## Data in this exercise
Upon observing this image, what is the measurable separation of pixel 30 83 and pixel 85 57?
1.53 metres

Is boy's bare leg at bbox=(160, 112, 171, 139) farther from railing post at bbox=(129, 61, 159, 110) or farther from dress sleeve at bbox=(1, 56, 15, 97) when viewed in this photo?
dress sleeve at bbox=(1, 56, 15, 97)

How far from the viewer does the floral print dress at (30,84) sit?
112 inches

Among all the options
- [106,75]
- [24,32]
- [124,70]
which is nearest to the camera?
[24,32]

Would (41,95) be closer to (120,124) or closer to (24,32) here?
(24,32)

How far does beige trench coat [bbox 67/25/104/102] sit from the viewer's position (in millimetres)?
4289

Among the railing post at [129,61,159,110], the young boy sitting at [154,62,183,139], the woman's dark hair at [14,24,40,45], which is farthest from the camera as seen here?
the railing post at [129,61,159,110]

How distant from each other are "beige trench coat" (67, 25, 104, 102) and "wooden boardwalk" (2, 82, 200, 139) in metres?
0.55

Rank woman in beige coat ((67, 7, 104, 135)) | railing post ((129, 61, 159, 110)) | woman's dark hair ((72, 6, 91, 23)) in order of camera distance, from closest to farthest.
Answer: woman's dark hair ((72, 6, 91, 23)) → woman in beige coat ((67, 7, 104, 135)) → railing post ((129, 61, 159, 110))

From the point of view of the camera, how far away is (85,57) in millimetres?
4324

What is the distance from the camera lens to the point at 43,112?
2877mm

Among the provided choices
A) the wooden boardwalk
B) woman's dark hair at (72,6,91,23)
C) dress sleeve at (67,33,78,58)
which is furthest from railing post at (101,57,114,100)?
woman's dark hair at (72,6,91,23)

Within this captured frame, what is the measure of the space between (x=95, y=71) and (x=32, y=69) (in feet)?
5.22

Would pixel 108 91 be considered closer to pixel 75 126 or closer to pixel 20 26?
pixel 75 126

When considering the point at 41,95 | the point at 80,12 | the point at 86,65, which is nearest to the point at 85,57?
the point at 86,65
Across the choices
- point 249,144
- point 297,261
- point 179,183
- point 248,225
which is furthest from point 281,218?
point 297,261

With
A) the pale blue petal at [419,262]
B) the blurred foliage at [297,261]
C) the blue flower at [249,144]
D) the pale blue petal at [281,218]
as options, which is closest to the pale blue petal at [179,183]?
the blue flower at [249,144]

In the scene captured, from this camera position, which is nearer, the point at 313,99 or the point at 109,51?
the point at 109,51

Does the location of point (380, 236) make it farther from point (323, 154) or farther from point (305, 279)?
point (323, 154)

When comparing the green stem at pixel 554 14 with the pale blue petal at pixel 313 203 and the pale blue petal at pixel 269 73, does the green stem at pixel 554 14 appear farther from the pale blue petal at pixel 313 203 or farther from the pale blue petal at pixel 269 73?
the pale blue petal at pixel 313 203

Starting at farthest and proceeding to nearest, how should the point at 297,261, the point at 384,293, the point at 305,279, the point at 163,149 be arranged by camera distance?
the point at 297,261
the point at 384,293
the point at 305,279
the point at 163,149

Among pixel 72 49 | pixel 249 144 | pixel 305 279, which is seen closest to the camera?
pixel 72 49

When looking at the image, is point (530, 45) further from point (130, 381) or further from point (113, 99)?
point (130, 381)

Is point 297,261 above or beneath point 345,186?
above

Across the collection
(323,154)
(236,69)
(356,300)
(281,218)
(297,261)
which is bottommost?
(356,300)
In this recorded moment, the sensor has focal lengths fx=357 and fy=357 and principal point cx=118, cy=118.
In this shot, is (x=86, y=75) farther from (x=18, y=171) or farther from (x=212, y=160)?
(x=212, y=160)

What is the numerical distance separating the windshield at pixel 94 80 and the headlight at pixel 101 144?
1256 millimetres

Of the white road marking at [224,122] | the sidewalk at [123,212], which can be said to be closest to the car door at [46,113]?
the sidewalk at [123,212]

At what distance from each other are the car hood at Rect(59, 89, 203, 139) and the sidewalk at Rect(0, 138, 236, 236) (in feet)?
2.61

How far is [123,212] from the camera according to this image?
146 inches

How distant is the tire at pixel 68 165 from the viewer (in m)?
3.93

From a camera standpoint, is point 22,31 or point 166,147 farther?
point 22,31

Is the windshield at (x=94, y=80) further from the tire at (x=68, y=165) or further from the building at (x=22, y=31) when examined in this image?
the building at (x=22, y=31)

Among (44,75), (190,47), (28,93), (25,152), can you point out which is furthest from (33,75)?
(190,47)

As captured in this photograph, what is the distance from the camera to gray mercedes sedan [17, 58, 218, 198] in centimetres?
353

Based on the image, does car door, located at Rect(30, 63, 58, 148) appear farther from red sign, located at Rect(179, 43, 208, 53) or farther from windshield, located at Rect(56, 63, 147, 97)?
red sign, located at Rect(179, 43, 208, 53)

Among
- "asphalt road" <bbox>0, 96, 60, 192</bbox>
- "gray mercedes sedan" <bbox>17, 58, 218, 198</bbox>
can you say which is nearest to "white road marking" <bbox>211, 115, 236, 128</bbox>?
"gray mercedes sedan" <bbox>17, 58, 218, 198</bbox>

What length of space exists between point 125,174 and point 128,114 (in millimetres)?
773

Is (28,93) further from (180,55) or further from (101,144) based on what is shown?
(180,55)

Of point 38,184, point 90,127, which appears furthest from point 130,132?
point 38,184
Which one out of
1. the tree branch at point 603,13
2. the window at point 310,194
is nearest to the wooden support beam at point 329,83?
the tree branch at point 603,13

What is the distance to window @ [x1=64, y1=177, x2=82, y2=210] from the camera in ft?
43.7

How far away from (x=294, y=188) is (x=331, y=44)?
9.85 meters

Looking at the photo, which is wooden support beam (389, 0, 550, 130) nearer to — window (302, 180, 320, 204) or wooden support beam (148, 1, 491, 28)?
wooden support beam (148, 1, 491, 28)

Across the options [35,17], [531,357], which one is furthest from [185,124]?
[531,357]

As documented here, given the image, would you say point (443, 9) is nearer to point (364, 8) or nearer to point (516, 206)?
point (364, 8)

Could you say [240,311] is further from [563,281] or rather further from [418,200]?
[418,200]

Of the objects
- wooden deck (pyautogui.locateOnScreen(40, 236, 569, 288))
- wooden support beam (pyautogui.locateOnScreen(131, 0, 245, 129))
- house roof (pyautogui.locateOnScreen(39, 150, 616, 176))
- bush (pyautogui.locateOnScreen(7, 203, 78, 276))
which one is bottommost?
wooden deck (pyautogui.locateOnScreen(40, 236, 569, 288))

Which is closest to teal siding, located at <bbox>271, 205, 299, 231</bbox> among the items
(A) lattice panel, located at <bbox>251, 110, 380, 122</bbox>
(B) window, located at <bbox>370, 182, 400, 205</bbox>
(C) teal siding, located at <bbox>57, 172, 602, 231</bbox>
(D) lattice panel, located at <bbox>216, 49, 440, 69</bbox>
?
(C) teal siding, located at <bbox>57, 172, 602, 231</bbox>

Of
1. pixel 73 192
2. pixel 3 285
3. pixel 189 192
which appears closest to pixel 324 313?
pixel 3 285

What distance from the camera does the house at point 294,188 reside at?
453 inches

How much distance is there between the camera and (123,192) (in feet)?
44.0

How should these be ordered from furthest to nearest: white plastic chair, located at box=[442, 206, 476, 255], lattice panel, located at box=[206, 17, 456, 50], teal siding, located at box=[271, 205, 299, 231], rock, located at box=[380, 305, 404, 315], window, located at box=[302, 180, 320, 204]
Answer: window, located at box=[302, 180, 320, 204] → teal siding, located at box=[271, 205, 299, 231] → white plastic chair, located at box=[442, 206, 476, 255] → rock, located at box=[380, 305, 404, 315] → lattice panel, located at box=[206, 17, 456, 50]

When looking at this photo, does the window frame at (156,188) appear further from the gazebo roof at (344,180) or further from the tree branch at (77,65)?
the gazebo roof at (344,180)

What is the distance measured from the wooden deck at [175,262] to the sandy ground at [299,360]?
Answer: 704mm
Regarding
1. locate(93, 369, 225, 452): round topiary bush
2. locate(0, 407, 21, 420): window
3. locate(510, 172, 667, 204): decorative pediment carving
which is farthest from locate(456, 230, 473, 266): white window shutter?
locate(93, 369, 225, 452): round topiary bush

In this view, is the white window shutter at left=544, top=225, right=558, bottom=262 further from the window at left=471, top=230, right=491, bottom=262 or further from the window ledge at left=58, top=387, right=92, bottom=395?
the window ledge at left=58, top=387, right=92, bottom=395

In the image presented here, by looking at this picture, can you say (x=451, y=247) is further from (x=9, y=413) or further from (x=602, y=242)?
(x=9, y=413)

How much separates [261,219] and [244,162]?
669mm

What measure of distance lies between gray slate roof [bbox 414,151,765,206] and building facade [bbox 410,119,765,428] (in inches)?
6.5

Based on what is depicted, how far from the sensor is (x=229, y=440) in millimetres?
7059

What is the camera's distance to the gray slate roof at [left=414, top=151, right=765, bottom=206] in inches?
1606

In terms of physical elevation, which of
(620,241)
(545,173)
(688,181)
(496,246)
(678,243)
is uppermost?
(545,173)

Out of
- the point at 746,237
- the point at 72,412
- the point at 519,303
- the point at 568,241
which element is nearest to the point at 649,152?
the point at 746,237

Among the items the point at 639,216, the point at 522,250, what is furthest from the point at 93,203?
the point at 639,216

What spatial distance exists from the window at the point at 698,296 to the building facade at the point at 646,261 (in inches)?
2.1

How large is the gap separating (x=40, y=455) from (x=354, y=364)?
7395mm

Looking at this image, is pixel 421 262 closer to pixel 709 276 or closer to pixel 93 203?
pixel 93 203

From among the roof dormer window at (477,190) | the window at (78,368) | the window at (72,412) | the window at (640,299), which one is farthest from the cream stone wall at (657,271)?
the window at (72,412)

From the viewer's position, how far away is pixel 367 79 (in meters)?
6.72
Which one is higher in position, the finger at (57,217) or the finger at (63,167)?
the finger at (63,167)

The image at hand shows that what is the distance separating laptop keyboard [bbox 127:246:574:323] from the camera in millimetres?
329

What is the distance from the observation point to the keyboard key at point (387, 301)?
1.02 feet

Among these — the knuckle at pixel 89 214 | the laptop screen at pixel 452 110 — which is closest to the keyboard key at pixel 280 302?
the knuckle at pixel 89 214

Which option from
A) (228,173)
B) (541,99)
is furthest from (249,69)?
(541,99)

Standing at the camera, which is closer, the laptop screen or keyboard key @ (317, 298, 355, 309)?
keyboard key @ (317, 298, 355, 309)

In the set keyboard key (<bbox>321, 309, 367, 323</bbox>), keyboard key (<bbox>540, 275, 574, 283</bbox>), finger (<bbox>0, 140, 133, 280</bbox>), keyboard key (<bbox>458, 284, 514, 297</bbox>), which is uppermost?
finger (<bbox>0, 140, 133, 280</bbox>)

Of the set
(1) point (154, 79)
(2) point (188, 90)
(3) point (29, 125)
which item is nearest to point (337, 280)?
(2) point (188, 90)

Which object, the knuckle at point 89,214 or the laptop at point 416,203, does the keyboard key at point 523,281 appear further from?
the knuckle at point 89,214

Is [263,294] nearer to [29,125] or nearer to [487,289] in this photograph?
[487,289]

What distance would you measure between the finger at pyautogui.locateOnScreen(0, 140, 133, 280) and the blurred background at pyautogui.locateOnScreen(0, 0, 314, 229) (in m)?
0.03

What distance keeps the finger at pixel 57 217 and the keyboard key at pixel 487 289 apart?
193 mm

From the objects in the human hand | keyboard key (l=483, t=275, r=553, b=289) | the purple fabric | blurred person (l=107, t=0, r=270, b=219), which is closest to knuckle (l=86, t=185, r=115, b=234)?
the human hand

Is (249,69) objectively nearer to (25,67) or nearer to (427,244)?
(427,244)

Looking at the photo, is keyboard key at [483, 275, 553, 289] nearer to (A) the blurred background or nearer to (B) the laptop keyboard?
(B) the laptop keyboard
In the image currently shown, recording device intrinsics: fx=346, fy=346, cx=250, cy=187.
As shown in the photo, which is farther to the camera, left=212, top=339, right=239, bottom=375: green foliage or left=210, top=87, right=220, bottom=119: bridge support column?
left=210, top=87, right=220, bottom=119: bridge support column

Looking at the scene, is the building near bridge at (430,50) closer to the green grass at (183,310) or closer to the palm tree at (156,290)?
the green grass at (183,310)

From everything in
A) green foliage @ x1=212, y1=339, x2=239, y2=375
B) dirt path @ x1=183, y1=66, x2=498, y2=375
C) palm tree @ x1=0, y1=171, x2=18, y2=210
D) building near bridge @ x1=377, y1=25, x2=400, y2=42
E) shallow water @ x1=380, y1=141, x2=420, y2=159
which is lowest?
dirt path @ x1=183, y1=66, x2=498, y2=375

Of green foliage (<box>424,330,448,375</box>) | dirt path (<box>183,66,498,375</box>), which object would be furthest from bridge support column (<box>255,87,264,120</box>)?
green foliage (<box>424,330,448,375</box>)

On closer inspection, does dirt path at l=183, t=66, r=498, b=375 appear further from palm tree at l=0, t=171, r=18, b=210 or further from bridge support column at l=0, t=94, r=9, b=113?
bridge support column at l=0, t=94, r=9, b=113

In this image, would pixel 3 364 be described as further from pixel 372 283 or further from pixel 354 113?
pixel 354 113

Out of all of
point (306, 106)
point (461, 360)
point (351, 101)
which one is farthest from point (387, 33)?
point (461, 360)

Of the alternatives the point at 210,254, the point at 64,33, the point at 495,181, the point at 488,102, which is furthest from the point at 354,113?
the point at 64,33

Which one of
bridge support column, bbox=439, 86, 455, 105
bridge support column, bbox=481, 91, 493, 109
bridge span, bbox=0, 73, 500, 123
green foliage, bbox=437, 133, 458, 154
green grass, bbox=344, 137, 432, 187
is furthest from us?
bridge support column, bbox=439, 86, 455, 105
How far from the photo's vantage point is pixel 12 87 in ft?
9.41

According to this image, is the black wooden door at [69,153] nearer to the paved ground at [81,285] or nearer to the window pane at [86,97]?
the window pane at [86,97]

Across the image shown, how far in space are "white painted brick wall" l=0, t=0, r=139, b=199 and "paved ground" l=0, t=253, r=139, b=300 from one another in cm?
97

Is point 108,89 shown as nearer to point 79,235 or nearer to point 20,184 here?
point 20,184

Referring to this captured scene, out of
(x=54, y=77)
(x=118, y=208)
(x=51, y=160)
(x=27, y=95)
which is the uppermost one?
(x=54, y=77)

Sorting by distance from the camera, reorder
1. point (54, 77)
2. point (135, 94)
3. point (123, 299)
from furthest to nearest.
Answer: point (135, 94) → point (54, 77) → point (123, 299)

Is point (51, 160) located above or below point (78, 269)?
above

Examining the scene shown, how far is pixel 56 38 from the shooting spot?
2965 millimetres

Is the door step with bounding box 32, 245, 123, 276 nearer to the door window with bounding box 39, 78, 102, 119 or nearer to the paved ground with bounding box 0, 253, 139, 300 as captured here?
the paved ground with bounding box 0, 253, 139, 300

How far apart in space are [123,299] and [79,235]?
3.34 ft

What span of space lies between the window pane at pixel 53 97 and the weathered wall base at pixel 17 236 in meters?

## Given task
Reproduce word for word the stretch of the records above from their very start through the line containing "1.53 metres".

## Exercise result
Upon observing this image, what is the measurable separation of pixel 30 83 and pixel 85 57?
1.53 metres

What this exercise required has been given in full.